Gill has written many papers in English and Japanese on casual labor, homelessness and masculinity. A book, Men of Uncertainty: the Social Organization of Day Laborers in Contemporary Japan, was published by State University of New York Press in 2001. A review in Cornell University's ILR Review stated "Men of Uncertainty not only is a brilliant case study of Japanese day laborers, but also eloquently demonstrates that the Japanese industrial relations system as a whole is far more complex than some have led us to believe."
Gill specializes in street ethnography and has spent extended periods with homeless men in Japan, the US and the UK.

Since 2011, he has been researching the social impacts of the Fukushima nuclear disaster. His paper on the irradiated hamlet of Nagadoro is included in the collection Japan Copes with Calamity: Ethnographies of the Earthquake, Tsunami and Nuclear Disasters of 2011 (Peter Lang 2013), which he co-edited with Brigitte Steger and David Slater. A Japanese version has also been published, in Higashi Nihon Daishinsai no Jinruigaku (Anthropology of the Great East Japan Disaster, Jinbun Shoin, 2013).
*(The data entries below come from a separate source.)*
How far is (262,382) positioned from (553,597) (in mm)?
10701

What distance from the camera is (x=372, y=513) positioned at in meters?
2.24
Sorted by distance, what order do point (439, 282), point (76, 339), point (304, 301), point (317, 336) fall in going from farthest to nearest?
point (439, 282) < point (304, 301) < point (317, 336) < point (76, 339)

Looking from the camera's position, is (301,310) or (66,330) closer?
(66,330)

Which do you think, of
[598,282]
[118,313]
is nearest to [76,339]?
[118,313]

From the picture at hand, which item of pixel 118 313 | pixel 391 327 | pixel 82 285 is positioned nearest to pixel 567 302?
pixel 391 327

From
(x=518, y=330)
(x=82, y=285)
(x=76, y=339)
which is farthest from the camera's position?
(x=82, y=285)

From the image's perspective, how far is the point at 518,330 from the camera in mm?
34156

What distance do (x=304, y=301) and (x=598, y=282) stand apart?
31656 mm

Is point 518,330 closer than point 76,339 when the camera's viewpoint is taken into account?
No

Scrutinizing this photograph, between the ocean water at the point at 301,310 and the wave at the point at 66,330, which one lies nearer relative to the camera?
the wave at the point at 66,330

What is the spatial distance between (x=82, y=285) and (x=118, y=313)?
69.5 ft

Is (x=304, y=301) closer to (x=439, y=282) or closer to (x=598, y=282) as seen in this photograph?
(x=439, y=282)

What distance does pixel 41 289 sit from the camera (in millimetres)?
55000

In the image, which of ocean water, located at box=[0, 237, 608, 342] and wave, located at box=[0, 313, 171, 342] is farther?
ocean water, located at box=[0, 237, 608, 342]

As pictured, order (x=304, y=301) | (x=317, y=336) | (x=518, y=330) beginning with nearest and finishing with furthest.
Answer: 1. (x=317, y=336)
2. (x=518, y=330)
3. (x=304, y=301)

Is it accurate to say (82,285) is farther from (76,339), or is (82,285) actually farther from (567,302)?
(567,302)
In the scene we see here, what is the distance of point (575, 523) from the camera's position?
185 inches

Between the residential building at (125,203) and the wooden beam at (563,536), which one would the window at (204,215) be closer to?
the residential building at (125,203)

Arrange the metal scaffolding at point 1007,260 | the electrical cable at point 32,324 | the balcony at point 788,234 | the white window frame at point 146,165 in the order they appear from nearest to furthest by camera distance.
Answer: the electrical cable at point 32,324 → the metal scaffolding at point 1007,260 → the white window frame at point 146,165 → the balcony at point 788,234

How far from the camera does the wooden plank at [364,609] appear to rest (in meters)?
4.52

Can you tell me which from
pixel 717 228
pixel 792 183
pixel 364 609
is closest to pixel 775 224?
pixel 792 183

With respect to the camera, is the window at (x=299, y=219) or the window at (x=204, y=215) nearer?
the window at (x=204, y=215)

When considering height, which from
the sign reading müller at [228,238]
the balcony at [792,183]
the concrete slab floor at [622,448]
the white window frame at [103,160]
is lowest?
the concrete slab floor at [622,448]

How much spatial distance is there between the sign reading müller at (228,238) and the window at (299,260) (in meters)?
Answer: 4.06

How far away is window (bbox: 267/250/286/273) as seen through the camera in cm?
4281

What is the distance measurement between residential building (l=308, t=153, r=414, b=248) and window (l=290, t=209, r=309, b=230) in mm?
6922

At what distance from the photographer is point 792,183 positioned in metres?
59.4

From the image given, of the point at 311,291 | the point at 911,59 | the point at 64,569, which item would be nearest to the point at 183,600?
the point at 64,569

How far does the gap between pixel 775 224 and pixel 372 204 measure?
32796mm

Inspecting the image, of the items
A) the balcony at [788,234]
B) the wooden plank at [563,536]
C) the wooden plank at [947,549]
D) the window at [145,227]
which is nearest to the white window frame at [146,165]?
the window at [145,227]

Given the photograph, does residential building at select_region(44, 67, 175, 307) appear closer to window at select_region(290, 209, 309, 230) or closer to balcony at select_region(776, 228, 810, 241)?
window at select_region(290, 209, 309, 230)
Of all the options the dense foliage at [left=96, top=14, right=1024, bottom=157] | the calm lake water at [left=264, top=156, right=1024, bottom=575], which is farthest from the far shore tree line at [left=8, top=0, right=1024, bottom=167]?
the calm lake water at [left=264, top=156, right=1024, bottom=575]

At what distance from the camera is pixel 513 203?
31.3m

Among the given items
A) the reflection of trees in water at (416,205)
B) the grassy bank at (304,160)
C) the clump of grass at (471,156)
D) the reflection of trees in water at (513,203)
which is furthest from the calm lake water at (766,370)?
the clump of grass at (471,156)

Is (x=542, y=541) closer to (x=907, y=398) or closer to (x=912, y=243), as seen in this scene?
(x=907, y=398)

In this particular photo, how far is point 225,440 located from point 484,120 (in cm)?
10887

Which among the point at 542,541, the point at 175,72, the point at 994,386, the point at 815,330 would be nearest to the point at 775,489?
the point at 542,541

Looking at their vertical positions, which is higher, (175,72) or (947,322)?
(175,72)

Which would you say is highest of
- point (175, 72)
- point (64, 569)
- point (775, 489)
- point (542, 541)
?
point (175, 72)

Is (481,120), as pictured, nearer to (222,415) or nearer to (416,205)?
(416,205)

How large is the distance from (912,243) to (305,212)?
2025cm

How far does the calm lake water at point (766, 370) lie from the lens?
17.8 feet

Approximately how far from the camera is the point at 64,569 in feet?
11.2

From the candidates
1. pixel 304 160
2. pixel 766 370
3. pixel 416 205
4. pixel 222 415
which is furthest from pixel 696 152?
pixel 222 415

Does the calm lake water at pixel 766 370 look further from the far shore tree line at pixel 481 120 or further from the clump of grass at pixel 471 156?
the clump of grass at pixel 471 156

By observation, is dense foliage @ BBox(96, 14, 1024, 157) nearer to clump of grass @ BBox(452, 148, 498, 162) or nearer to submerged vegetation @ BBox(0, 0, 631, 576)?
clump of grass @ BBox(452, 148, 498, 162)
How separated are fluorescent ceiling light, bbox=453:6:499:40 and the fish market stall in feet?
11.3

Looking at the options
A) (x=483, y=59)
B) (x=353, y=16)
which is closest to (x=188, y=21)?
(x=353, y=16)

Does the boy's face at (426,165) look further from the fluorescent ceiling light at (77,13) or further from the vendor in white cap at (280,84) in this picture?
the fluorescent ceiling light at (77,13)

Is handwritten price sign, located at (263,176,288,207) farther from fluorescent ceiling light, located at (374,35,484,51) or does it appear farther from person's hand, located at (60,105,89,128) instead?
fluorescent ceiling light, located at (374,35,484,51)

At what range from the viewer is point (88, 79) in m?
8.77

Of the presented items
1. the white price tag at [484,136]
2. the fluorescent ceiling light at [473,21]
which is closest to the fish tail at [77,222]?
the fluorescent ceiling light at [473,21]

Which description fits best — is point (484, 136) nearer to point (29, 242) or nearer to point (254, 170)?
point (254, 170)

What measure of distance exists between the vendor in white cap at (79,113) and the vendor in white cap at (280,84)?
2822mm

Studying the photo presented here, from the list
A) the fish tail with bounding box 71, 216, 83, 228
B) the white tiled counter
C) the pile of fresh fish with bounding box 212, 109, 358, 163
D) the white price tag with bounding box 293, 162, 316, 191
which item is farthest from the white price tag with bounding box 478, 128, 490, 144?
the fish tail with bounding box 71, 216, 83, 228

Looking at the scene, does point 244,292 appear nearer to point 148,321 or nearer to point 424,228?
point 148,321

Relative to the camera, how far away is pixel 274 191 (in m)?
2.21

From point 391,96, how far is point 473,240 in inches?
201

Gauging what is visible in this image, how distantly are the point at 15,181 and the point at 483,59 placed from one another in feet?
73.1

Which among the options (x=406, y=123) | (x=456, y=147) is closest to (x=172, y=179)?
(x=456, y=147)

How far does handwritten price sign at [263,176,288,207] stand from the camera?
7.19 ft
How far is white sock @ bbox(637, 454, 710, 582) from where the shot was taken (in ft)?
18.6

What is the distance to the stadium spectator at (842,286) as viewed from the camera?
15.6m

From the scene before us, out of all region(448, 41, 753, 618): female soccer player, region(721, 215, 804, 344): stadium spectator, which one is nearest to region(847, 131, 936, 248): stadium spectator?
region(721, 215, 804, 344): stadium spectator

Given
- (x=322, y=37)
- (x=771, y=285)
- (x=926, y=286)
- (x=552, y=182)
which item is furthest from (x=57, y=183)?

Gill has a side interest in classic Japanese manga, and has published several papers on Yoshiharu Tsuge.

== Books ==
- Globalization and Social Change in Contemporary Japan, ed. J.S. Eades, Tom Gill, Harumi Befu. Melbourne: Trans Pacific Press, 2000.
- "Whose problem? Japan's Homeless as an Issue of Local and Central Governance." In The Political Economy of Governance in Japan, ed. Glenn Hook. London and New York Routledge, 2005, pp. 192–210.
- "The Incident at Nishibeta Village: A Classic Manga by Yoshiharu Tsuge from the Garo Years." In International Journal of Comic Art, pp. Vol. 13 No. 1: 474-489.